The question is no longer whether to uncover the panoptic regime. The prison has moved its walls inside the Self. That’s the move from Michel Foucault’s centralized and institutionalized disciplinary society to Gilles Deleuze’s societies of control. The Deleuzian call for “new weapons” against societies of control has been a never-ending source of inspiration for artists, designers, and activists alike. Speculative aesthetic art practices have problematized the loss of privacy from different perspectives. Some mock the culture of paranoia; others soak it up. Some seek to undermine monitoring technologies by way of camouflage, invisibility; others seek to materialize the alleged immateriality of surveillance technologies by way of visualizations and calls for hyper-transparency, provoking the visual regime. Yet others try to disrupt the calculative mechanisms of specific software, or warn us of an encroaching bleak future if things do not radically change.

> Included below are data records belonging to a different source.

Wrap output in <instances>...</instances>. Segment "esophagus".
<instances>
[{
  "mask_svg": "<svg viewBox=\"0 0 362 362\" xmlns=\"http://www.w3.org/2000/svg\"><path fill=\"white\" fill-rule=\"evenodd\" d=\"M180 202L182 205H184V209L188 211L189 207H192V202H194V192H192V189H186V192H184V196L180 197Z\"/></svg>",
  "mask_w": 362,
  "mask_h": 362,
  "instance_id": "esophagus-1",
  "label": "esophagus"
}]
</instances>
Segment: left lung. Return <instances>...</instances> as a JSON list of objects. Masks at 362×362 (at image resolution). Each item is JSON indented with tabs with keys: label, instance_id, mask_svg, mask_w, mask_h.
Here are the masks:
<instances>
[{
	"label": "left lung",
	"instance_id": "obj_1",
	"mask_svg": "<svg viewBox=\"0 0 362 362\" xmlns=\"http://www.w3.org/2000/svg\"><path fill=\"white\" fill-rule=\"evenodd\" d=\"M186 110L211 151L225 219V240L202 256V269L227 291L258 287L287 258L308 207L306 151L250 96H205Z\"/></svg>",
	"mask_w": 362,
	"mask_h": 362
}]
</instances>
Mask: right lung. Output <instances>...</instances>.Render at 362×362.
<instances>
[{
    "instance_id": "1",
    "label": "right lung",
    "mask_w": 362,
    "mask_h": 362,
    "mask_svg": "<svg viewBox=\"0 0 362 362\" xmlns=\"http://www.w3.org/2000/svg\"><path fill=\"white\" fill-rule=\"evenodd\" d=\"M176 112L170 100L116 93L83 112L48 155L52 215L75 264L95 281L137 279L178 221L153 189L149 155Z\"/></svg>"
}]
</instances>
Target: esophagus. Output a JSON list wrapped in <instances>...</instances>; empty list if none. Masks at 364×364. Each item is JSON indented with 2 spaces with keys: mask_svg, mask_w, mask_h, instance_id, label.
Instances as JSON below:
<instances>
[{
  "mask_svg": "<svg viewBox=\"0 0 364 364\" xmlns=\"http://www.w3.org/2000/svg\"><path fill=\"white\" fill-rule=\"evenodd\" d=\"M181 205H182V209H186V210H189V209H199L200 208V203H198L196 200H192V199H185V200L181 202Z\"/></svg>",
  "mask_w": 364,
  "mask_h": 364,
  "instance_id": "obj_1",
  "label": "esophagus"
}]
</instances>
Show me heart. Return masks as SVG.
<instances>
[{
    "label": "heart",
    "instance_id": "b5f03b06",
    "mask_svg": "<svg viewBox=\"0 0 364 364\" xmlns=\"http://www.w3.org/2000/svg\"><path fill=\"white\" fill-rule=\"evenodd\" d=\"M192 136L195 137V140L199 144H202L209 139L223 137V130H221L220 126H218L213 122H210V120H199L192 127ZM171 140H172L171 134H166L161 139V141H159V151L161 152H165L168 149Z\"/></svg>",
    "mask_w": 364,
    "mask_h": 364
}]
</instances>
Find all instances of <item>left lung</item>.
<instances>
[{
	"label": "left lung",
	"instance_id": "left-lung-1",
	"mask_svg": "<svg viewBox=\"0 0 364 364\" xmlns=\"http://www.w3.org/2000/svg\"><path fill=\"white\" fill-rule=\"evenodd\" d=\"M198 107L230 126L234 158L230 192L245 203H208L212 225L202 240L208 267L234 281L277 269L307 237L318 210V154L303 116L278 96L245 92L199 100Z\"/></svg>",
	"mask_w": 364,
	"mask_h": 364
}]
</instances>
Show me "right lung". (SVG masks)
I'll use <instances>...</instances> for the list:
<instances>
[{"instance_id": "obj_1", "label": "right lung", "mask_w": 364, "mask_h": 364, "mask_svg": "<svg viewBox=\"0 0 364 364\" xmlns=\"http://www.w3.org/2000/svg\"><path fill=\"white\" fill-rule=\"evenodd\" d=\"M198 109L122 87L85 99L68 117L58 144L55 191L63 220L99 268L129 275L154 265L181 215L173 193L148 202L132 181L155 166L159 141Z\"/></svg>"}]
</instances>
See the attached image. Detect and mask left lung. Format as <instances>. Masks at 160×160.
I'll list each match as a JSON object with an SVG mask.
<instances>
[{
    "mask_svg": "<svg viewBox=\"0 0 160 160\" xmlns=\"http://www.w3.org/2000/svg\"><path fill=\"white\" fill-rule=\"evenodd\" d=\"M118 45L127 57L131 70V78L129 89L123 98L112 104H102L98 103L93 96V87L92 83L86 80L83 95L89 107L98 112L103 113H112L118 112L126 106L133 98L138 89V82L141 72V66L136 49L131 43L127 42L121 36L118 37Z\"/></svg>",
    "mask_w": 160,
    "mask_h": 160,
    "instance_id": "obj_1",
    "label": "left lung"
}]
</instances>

Instead of playing into the privacy-surveillance and entrepreneurial capitalist paradigm, we need to decode dissent by multiplying those practices that address the thin line between information and noise. These are practices that engage with the a priori mediated condition of our realities and our inevitable incapability to capture “the real.” Let us instead consider the critical and subversive potential of the unknowns, the mishap, the failure. Embracing failure means “letting go of the idea that you structure your [life] based on entrepreneurial models” of “success or failure” and letting go of the idea that “you should always be investing in yourself, . . . maximize potential—all of these business metaphors that we use to describe our personalities.”(Scott Sandage, The Invention of Failure). We need assemblages of dismantlers that enter control-prisons and shake their foundations. We will be able to enact resistance when we will learn how to fail better and embrace noise, black swans, and uncalculated events. Let’s fall short, divest ourselves of our Selfs, break vows, depart by way of the roof, err, potter around, take detours, reject guilt (which is nothing but a complex form of fear), become intractable. Let us increase our ability to relate affectively and genuinely to other people and things. Let’s waste our time. This is a strategy to live an uncalculated life, to plunge into its depths, to convince ourselves and others that there is an otherwise, and to open all the cell doors to the unpredictable futures that lie outside of data- and app-locked prisons.